**AIM**.
In the text on Southeastern European electricity prices, how large an incremental peak-hour shortage was enough to push prices in the Hungarian system into extreme territory?

Wholesale electricity prices in Southeastern Europe entered an unprecedented volatility regime during 2024, repeatedly reaching levels that were historically associated only with crisis scenarios. Day-ahead prices across Hungary, Romania, Bulgaria, Serbia, and parts of the Western Balkans regularly exceeded €400/MWh, with extreme hours approaching €1,000/MWh. These price formations were not episodic anomalies but the visible outcome of a deeper structural imbalance that had been building across the regional power system for more than a decade.
The most important insight emerging from system-level simulations is that Southeastern Europe no longer behaves as a peripheral extension of the Central European electricity market. Instead, it has evolved into a structurally constrained zone where marginal scarcity pricing dominates price formation whenever hydrological, thermal, or network stress coincides with seasonal demand peaks. Unlike Western or Nordic markets, where redundancy in generation and transmission absorbs shocks, Southeastern Europe operates with limited buffers on both the supply and network sides.
At the core of the problem lies the region’s generation mix. Large parts of Southeastern Europe remain heavily dependent on aging thermal assets, lignite and coal units approaching the end of their technical lives, and hydropower systems that are increasingly exposed to hydrological volatility. During the summer of 2024, prolonged heatwaves coincided with weak hydrological inflows, reducing hydro availability precisely when cooling demand pushed system loads upward. Thermal availability was constrained by maintenance backlogs, fuel logistics, and increasingly binding environmental constraints, leaving system operators with a narrow dispatch margin.
Simulations indicate that even relatively small absolute deficits translate into extreme price outcomes. In the Hungarian system alone, an incremental shortage of approximately 600 MW during peak hours was sufficient to push prices from already elevated levels into extreme territory. This sensitivity reflects a system that is effectively operating at the edge of adequacy, where the loss of a single large unit, a reduction in imports, or a binding transmission constraint can trigger scarcity pricing across the entire coupled zone.
Import capacity, traditionally viewed as a safety valve for the region, has become increasingly unreliable as a price-stabilising mechanism. Cross-border flows into Southeastern Europe are constrained not only by physical transmission limits but also by simultaneous scarcity in neighbouring markets. During 2024, Central Europe itself experienced tight conditions during several heat-driven demand peaks, reducing export availability into the Southeast precisely when it was most needed. In such conditions, market coupling does not equalise prices downward; instead, scarcity propagates across borders, amplifying volatility.

**SUPPLIED MATERIAL**.
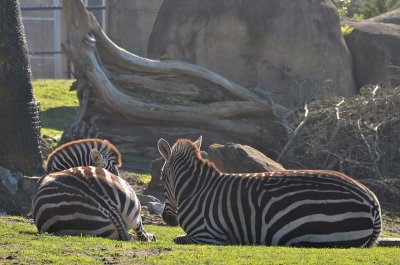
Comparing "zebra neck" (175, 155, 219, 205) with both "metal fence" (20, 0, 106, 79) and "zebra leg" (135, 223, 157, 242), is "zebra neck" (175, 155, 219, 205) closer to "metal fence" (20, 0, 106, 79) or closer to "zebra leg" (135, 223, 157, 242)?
"zebra leg" (135, 223, 157, 242)

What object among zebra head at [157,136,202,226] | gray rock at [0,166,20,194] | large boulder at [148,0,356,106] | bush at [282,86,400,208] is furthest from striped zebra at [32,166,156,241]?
large boulder at [148,0,356,106]

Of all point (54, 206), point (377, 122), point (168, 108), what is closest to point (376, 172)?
point (377, 122)

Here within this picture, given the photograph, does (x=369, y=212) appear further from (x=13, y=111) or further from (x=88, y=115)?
(x=88, y=115)

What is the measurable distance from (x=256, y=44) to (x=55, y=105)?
4.97 m

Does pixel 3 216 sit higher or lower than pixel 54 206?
lower

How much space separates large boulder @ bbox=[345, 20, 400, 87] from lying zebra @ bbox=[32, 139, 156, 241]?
9451mm

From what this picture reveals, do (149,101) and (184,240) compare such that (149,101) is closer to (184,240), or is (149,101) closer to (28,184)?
(28,184)

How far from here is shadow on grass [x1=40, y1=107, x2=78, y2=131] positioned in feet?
60.6

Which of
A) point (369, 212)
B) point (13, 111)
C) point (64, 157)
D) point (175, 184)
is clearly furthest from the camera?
point (13, 111)

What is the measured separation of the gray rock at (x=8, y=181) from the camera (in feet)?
40.1

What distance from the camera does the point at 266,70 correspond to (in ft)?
58.5

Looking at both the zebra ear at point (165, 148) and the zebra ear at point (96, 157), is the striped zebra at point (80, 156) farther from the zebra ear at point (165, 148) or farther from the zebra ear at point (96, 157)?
the zebra ear at point (165, 148)

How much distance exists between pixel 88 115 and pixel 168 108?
145 centimetres

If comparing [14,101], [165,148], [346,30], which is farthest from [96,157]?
[346,30]
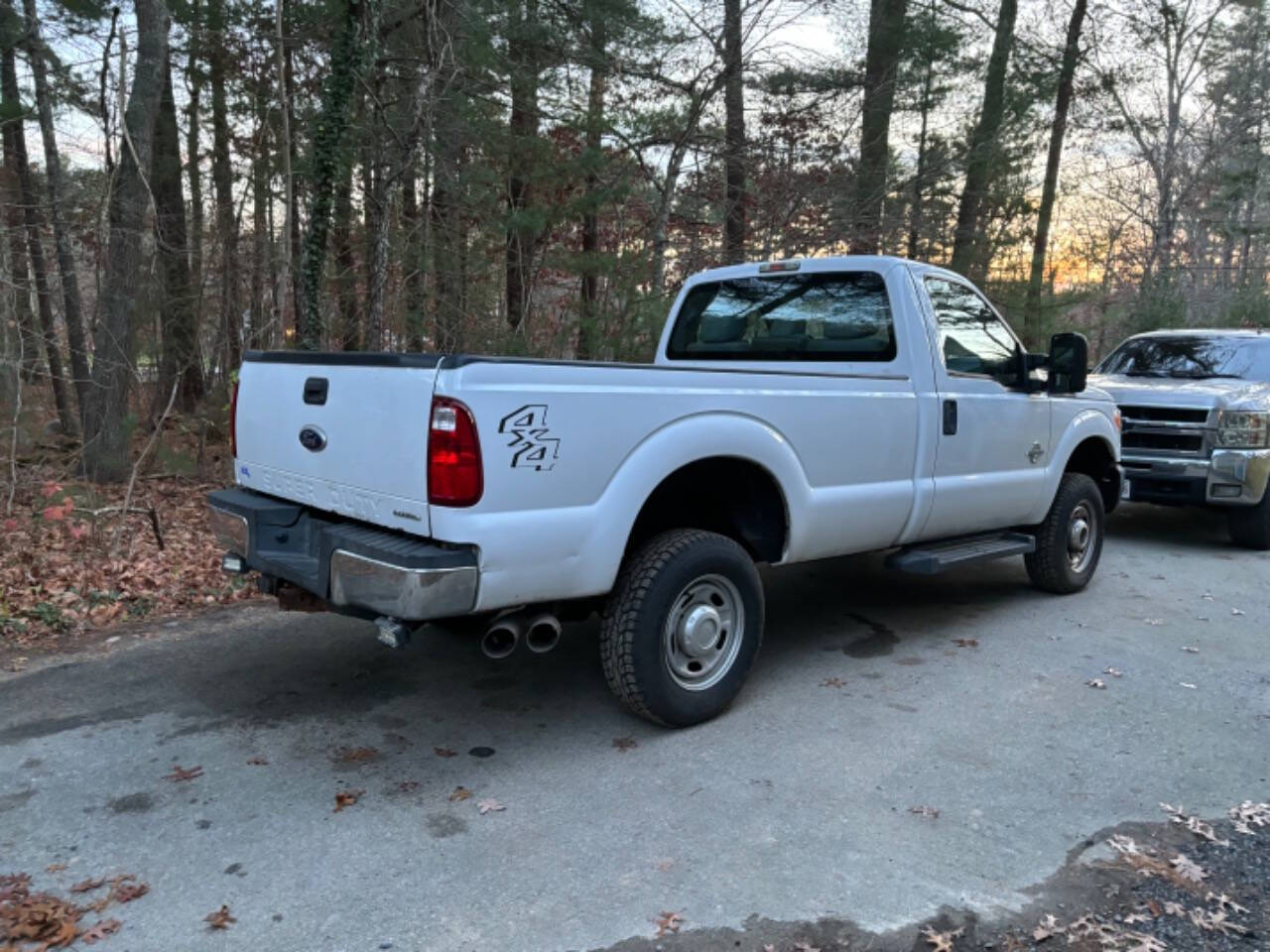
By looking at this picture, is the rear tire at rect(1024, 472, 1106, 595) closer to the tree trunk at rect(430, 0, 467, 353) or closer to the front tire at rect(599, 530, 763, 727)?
the front tire at rect(599, 530, 763, 727)

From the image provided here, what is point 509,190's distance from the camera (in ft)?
41.6

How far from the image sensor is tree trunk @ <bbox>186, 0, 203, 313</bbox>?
411 inches

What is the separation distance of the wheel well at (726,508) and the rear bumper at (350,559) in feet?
3.74

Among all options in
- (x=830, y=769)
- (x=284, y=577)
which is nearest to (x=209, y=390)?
(x=284, y=577)

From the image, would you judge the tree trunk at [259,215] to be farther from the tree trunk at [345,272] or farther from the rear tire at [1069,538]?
the rear tire at [1069,538]

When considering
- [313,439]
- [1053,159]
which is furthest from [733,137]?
[313,439]

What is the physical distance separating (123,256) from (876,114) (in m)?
11.7

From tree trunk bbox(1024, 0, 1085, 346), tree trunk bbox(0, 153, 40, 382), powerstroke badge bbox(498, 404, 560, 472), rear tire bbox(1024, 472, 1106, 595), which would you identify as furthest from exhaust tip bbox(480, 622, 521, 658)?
tree trunk bbox(1024, 0, 1085, 346)

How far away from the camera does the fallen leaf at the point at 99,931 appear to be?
8.31 feet

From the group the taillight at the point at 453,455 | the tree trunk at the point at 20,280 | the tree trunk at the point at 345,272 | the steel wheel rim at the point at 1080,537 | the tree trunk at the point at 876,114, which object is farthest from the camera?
the tree trunk at the point at 876,114

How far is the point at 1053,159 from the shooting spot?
17328 millimetres

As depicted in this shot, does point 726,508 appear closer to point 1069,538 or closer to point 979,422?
point 979,422

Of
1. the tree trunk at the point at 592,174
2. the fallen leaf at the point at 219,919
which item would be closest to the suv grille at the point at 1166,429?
the tree trunk at the point at 592,174

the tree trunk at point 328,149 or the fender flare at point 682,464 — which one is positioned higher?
the tree trunk at point 328,149
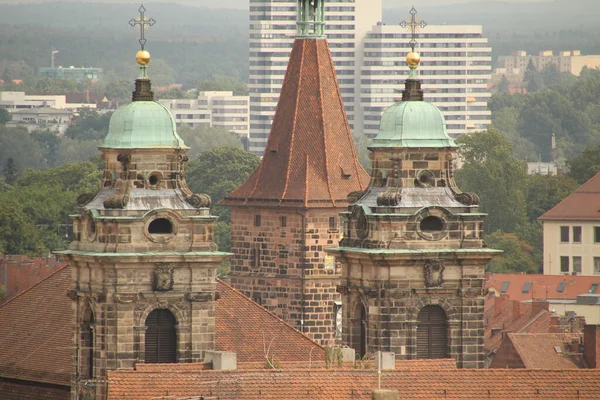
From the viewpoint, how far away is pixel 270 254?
305 ft

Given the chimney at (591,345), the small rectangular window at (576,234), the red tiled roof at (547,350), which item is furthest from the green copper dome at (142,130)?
the small rectangular window at (576,234)

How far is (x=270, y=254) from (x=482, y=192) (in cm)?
8745

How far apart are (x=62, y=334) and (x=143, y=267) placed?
1052 cm

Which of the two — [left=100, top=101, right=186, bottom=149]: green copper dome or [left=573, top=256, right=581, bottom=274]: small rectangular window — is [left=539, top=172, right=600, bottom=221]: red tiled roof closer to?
[left=573, top=256, right=581, bottom=274]: small rectangular window

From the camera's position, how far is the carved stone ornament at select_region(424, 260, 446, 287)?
72.1 metres

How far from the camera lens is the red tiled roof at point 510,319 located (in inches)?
4455

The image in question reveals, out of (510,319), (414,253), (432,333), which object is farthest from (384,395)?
(510,319)

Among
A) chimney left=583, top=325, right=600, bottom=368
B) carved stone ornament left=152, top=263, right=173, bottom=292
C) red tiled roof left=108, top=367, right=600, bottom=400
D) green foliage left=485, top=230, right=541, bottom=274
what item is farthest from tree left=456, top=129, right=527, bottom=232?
red tiled roof left=108, top=367, right=600, bottom=400

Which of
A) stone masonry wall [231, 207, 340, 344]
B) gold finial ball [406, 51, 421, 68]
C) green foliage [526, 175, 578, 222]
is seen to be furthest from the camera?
green foliage [526, 175, 578, 222]

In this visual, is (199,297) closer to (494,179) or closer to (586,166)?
(494,179)

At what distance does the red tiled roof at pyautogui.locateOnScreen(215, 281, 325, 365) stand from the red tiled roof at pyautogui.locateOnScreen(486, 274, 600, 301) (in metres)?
55.0

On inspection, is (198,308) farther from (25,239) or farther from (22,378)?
(25,239)

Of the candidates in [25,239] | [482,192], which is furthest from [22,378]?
[482,192]

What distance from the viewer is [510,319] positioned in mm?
120000
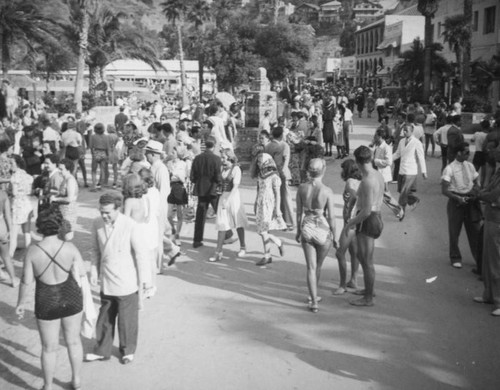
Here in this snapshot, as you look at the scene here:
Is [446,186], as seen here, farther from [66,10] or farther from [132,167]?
[66,10]

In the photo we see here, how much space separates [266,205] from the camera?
8.79 metres

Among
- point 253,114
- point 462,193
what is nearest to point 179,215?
point 462,193

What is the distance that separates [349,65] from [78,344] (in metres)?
77.8

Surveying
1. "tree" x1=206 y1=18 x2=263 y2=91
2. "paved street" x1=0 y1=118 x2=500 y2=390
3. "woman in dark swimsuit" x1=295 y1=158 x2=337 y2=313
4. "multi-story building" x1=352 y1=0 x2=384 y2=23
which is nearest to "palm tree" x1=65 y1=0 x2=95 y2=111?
"tree" x1=206 y1=18 x2=263 y2=91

**WRITTEN SOLUTION**.
Approximately 600 MW.